Story
Fitch Revisi Prospek BlackRock TCP Capital Menjadi Negatif Terkait Masalah Leverage

Summary
Fitch Ratings mempertahankan peringkat 'BB' untuk BlackRock TCP Capital Corp. (TCPC) tetapi merevisi prospeknya menjadi Negatif, menyoroti kekhawatiran atas tingkat kredit macet dan bantalan cakupan aset yang lebih lemah meskipun metrik kredit telah stabil.
Fitch Ratings telah mengafirmasi Peringkat Gagal Bayar Emiten Jangka Panjang (Long-Term Issuer Default Rating) BlackRock TCP Capital Corp. (NASDAQ:TCPC) pada level 'BB'. Lembaga pemeringkat tersebut juga menghapus status Rating Watch Negative, namun menetapkan prospek peringkat menjadi Negatif.
Langkah ini mencerminkan pandangan Fitch bahwa metrik kredit TCPC telah stabil, meskipun masih berada pada level yang tinggi. Namun, prospek Negatif menandakan adanya risiko berkelanjutan yang dapat menekan peringkat di masa depan.
Alasan di Balik Perubahan Prospek
Penghapusan status Rating Watch Negative didasarkan pada keyakinan Fitch bahwa metrik kredit TCPC telah stabil dan tingkat utang (leverage) menunjukkan tren penurunan menuju level target.
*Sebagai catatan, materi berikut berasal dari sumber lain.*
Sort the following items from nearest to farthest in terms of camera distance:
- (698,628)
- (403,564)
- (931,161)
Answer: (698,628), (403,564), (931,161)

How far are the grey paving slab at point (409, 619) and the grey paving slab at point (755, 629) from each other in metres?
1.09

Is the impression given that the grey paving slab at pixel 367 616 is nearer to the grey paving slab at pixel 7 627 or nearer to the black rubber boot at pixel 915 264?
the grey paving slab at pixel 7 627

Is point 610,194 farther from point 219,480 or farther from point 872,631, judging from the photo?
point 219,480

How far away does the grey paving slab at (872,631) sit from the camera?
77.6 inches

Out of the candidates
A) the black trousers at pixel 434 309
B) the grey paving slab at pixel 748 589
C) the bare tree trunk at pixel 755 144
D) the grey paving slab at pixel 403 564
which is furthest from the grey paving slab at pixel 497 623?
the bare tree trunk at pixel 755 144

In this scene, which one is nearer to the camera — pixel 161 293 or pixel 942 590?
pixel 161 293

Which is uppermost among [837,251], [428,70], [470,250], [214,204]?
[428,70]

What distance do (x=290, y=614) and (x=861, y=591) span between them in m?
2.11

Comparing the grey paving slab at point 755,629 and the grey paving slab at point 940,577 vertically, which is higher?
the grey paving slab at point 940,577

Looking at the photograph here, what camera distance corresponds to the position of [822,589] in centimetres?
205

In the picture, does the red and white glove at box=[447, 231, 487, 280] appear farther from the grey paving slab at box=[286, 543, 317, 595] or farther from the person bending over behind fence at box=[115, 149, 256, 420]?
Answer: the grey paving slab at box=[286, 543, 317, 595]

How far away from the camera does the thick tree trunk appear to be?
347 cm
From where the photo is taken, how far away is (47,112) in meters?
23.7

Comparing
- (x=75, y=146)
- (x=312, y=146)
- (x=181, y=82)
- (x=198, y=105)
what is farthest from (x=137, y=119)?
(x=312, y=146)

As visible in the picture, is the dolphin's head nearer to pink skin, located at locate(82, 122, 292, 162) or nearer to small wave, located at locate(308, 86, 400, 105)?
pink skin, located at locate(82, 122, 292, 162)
Namun, beberapa faktor risiko utama mendorong penetapan Prospek Negatif.
Fitch menyoroti beberapa kekhawatiran yang masih ada, antara lain:
- Tingkat kredit macet (non-accruals) yang masih tinggi.
- Pendapatan *paid-in-kind* (PIK) yang signifikan, yang dapat berpotensi menjadi kerugian terealisasi di kemudian hari.
- Bantalan cakupan aset (*asset coverage cushion*) yang lebih lemah dibandingkan dengan perusahaan sejenis di industrinya.
Analisis Metrik Keuangan Utama
AdMenurut laporan Fitch, posisi keuangan TCPC per kuartal pertama 2026 menunjukkan perbaikan dalam beberapa aspek, tetapi juga kelemahan yang mendasari prospek negatif. Leverage perusahaan tercatat sebesar 1,65x, turun dari 1,74x pada akhir tahun 2025.
Namun, kualitas aset tetap menjadi perhatian. Investasi non-akrual berada di level 3% dari portofolio utang berdasarkan nilai wajar (*fair value*) dan 8,4% berdasarkan biaya perolehan (*cost*), angka yang dianggap di atas rata-rata. Bantalan cakupan aset perusahaan berada di level 10,9% pada kuartal pertama 2026.
Langkah Korporasi dan Posisi Likuiditas
Menanggapi kondisi keuangannya, TCPC telah mengambil beberapa langkah strategis. Pada kuartal pertama 2026, perusahaan memotong dividen dasarnya menjadi $0,17 per saham dari sebelumnya $0,25 per saham untuk menjaga permodalan.
Selain itu, TCPC melakukan pembiayaan kembali (refinancing) atas surat utang senior tanpa jaminan senilai $325 juta yang jatuh tempo dengan menggunakan fasilitas kredit revolving yang dijamin. Langkah ini secara signifikan menurunkan rasio utang tanpa jaminan menjadi 34,8% dari total utang, jauh di bawah rata-rata empat tahun sebesar 61,7%. Perusahaan dilaporkan memiliki kas dan setara kas sebesar $44 juta dengan sisa kapasitas pinjaman sebesar $264 juta.